# Dudas amplificador tda 2615



## deniel144 (Abr 21, 2009)

hola le quero pedir un favor si le pueden echar una mirada a tes amplificador que lo hice en pcb wizard(el archivo adjunto) mi  duda es el mute ya que lo conecte directamente al V+ y no se si estara bien y si el integrado es bueno ya que lo voy a conectar a dos parlantes medianamente antiguos de 10 w 

eso 

saludos


----------



## gca (Abr 22, 2009)

Como esta deveria de andarte bien, ¿no probaste achicar un poco la plaqueta? ,podrias aprobechar mucho lugar.
En el mute va un swich de encendido/apagado (pin2 a +)pero si lo conectas directo y cortas la alimentacion es lo mismo.

Saludos


----------



## deniel144 (Abr 22, 2009)

ok gracias si podria achicarla mas de hay subo otra 

saludos


----------



## gca (Abr 22, 2009)

Yo nomas lo decia por comodidad y menor gasto , pero si no tenes problema armalo como esta.

Saludos


----------



## deniel144 (Abr 22, 2009)

ok pero puedo aprobechar la otra parte para colocar el preamplificador y me ahorro $$ 

aqui esta de 10x5 aprox, y con el interruptor para el mute

saludos


----------



## ssyn (Mar 31, 2010)

Como es que hacen para adjuntar archivos pcb?


----------



## Tacatomon (Mar 31, 2010)

Cuando vayas a escribir y adjuntar un archivo, ve a opciones avanzadas, ahí abajo está la opción de adjuntar archivos, te aparece una nueva ventana donde podrás seleccionarlo y consultar limites y extensiones permisibles.

Saludos!!!


----------



## ssyn (Mar 31, 2010)

Muchas gracias por responder tan rapido, les adjunto una imagen de como me quedo a mi


----------



## Tacatomon (Mar 31, 2010)

De nada compatriota.

Saludos


----------

Consigna breve 1:
Del hilo sobre el amplificador TDA 2615, copia el fragmento que comienza en "ok pero puedo" y termina en "adjuntar archivos pcb?", cambiando "preamplificador" por "ecualizador".
Consigna breve 2:
En el hilo sobre el amplificador TDA 2615, ¿qué potencia tienen los parlantes a los que deniel144 piensa conectar el amplificador?

(Registros sobre posicionamiento espacial)
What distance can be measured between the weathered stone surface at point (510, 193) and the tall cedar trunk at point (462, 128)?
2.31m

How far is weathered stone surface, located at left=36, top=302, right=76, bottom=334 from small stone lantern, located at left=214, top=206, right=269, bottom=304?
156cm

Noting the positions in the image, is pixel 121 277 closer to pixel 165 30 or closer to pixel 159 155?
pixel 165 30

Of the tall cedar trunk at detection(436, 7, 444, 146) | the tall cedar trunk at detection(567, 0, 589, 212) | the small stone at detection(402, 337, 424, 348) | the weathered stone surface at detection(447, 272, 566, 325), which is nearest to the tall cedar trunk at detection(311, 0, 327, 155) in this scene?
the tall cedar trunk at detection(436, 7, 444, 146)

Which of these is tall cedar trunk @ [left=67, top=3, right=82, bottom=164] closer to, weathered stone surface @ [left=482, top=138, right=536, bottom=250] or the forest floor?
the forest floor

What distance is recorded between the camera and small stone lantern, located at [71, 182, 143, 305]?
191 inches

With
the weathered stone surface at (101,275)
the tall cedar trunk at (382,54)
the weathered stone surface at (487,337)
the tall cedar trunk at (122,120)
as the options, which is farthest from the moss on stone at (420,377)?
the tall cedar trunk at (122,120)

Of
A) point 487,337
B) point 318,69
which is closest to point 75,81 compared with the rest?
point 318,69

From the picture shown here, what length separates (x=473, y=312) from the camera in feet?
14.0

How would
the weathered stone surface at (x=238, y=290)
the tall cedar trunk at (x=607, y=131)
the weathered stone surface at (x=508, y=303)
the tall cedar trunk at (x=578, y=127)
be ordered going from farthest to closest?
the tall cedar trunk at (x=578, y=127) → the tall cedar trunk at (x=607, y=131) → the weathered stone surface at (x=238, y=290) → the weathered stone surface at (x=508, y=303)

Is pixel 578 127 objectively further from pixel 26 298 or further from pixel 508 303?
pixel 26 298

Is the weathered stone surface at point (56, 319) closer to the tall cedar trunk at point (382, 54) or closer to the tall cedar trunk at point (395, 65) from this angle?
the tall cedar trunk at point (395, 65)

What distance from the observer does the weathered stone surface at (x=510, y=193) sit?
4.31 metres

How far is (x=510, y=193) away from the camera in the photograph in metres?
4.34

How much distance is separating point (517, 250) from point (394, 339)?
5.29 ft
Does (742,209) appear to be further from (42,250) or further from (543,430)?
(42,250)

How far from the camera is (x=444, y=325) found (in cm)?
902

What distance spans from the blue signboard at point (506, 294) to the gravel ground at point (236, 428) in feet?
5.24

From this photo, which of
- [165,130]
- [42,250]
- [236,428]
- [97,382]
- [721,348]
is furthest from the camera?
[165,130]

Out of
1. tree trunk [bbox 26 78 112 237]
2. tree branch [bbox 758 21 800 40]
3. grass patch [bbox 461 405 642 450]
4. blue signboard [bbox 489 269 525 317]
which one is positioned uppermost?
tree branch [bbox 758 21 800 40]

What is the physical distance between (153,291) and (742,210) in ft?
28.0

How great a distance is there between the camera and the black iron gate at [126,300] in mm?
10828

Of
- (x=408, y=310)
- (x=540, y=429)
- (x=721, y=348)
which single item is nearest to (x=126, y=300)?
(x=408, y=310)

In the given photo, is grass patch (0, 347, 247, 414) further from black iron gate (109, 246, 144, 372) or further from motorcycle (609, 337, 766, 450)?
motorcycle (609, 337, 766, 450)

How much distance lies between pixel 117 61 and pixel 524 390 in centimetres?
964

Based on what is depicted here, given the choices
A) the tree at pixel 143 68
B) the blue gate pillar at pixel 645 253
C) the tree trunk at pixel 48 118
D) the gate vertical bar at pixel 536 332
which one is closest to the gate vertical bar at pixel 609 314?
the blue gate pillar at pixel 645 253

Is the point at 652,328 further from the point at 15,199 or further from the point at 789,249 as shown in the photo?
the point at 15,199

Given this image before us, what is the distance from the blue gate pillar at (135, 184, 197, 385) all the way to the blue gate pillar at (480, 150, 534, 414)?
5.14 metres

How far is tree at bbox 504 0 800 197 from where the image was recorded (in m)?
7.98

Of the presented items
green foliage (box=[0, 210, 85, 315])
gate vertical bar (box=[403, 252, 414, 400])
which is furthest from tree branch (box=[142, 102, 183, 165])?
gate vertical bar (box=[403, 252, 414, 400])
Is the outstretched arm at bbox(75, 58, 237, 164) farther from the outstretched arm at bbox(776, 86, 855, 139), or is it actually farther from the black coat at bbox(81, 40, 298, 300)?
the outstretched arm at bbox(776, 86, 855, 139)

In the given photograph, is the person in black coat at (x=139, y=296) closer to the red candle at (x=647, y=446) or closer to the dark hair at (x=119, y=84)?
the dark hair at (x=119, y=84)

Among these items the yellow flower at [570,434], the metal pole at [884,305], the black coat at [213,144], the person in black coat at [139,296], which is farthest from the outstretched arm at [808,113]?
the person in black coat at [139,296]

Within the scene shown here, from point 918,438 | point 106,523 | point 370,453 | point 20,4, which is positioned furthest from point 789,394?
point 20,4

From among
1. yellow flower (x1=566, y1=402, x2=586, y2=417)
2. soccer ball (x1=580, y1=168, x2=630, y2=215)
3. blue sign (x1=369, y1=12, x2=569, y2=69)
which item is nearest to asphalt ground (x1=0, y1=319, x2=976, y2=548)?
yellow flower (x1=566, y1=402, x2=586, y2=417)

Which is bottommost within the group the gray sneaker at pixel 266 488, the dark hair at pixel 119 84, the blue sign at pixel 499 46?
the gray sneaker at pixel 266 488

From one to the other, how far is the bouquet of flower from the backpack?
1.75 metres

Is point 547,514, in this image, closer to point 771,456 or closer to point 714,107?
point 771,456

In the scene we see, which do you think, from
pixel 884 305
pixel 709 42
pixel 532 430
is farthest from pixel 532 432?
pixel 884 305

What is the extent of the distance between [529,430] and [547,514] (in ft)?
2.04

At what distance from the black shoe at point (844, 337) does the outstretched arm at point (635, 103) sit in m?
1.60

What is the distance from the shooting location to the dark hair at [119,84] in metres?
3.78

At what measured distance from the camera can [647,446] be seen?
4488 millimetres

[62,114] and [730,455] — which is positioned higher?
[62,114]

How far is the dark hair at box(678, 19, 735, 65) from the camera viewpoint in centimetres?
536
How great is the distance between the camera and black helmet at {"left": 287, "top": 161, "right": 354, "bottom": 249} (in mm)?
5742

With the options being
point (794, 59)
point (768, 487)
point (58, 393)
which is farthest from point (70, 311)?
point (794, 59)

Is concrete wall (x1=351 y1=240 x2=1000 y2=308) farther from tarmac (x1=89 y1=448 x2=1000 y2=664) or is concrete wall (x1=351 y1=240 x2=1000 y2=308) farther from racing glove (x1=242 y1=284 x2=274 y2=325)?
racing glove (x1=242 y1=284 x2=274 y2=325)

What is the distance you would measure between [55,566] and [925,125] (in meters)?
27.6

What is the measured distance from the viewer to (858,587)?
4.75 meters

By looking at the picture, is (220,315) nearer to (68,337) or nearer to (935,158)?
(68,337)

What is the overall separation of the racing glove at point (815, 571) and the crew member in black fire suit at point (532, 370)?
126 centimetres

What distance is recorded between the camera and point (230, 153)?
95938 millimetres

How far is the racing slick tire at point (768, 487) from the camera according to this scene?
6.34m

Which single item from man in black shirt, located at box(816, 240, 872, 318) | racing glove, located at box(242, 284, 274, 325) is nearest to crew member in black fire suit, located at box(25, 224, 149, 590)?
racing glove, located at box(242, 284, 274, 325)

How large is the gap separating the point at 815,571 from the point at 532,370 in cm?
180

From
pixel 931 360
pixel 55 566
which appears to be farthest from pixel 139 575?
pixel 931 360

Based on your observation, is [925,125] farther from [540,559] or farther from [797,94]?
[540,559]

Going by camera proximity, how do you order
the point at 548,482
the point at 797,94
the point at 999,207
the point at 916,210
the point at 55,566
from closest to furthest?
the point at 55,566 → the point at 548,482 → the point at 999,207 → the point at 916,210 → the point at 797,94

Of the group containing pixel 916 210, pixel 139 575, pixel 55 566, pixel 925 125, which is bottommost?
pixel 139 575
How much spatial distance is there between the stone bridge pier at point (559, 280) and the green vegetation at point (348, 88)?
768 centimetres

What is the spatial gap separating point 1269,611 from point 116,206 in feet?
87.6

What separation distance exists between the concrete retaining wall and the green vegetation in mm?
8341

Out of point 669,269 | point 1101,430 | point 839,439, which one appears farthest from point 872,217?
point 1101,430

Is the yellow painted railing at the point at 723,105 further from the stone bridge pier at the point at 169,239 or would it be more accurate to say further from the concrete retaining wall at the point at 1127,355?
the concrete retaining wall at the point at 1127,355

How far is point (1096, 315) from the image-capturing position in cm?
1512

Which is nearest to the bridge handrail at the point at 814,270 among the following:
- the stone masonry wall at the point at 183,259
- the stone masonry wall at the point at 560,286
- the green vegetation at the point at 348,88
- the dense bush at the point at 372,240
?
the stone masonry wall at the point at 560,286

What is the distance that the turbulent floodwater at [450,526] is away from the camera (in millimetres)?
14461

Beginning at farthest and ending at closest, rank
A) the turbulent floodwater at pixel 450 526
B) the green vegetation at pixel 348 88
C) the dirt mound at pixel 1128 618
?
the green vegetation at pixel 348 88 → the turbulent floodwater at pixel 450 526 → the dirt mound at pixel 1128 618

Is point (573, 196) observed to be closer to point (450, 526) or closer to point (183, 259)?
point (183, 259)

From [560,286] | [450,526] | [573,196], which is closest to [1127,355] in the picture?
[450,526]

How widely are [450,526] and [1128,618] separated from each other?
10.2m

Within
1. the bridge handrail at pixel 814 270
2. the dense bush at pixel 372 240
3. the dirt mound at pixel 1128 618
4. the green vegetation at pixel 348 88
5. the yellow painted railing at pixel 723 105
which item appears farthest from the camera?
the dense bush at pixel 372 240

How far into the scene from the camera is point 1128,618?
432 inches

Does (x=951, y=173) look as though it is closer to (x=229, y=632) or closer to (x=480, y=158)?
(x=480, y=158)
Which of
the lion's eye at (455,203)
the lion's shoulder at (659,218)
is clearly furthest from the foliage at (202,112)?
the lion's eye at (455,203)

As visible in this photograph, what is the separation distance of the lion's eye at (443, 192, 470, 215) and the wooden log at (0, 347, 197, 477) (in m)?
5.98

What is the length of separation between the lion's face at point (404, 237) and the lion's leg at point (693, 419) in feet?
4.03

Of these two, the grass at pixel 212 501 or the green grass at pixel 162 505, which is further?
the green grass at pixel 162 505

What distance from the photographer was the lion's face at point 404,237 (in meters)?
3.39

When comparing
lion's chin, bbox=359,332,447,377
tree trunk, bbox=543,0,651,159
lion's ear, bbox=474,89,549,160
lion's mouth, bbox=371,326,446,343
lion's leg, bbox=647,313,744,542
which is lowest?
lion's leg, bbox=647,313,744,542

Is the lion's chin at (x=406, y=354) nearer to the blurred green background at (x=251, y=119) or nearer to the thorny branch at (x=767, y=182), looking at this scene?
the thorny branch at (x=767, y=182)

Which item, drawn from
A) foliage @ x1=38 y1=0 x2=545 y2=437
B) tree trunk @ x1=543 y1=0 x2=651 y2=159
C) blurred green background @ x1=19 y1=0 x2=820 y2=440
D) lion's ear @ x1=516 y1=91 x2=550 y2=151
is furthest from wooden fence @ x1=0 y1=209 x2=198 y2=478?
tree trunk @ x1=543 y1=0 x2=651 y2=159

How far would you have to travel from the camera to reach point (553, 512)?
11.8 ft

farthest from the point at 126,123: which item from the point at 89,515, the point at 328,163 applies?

Respuesta completa 1:
ok pero puedo aprobechar la otra parte para colocar el ecualizador y me ahorro $$ 

aqui esta de 10x5 aprox, y con el interruptor para el mute

saludos


----------



## ssyn (Mar 31, 2010)

Como es que hacen para adjuntar archivos pcb?

Respuesta completa 2:
Son dos parlantes medianamente antiguos de 10 W.